YOUR TASK -
Answer these questions from the forum thread below on DCC control of Atlas switches, giving each answer on its own line.
(a) Which DCC system does Artieiii own?
(b) From what source does the Digitrax DS52 take its power?
(c) In the final post, how many Atlas switches can a single output be wired to?

QUOTED PASSAGE -
# DCC control of Atlas code 100 switches



## Artieiii (Apr 25, 2011)

I am considering wiring my layout to include DCC control of my 4 atlas code 100 turnouts (only number on the package is #851 but I have both right and left hand turnouts). In the future I would like to add 2 more turnouts. I have never dealt with DCC control of turnouts so I need some information in what you all recommend for hardware I will need to do this. I figure I will need stationary decoders but will the atlas switch machines run from dcc power? My dcc system is an NCE power cab. Thanks in advance.
-Art


----------



## xrunner (Jul 29, 2011)

Artieiii said:


> I figure I will need stationary decoders but will the atlas switch machines run from dcc power? My dcc system is an NCE power cab. Thanks in advance.
> -Art


I got a Digitrax DS52 to play with. It gets power from the tracks and runs the switches from that. It looks like it will work with most switches out there. I plan on playing with it this weekend -

http://www.digitrax.com/prd_statdec_ds52.php


----------



## Artieiii (Apr 25, 2011)

xrunner said:


> I got a Digitrax DS52 to play with. It gets power from the tracks and runs the switches from that. It looks like it will work with most switches out there. I plan on playing with it this weekend -
> 
> http://www.digitrax.com/prd_statdec_ds52.php


Let me know how it works for you. I could rig it to run 2 switches at a time so my trains can go from inner loop to outer loop with just 2 choices on my power cab. 
-Art


----------



## jonyb (Mar 20, 2011)

Looks like a good idea!


----------



## xrunner (Jul 29, 2011)

Artieiii said:


> Let me know how it works for you. I could rig it to run 2 switches at a time so my trains can go from inner loop to outer loop with just 2 choices on my power cab.
> -Art


I didn't forget, I just got a wild hair and worked on an addition to my layout table this weekend. I'll try to test the turnout module tomorrow.


----------



## xrunner (Jul 29, 2011)

Artieiii said:


> Let me know how it works for you. I could rig it to run 2 switches at a time so my trains can go from inner loop to outer loop with just 2 choices on my power cab.
> -Art


OK I just tested it with a temp setup. I wired the outputs up to one Kato switch and used clip leads to connect to the track. I operated the switch from the DT402 controller and it worked perfectly. It says you can wire a single output to 2 Atlas switches or 4 Kato switches.


----------

INFORMATION SHOWN -
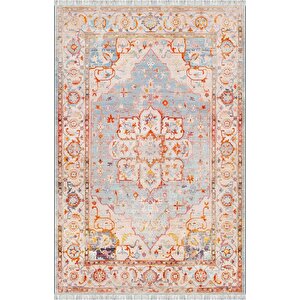 Mavi Turuncu Vintage Desenli Dijital Baskılı, Kaymaz Tabanlı, Yıkanabilir Antibakteriyel Halı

REPLY -
(a) An NCE Power Cab.
(b) From the tracks.
(c) Two.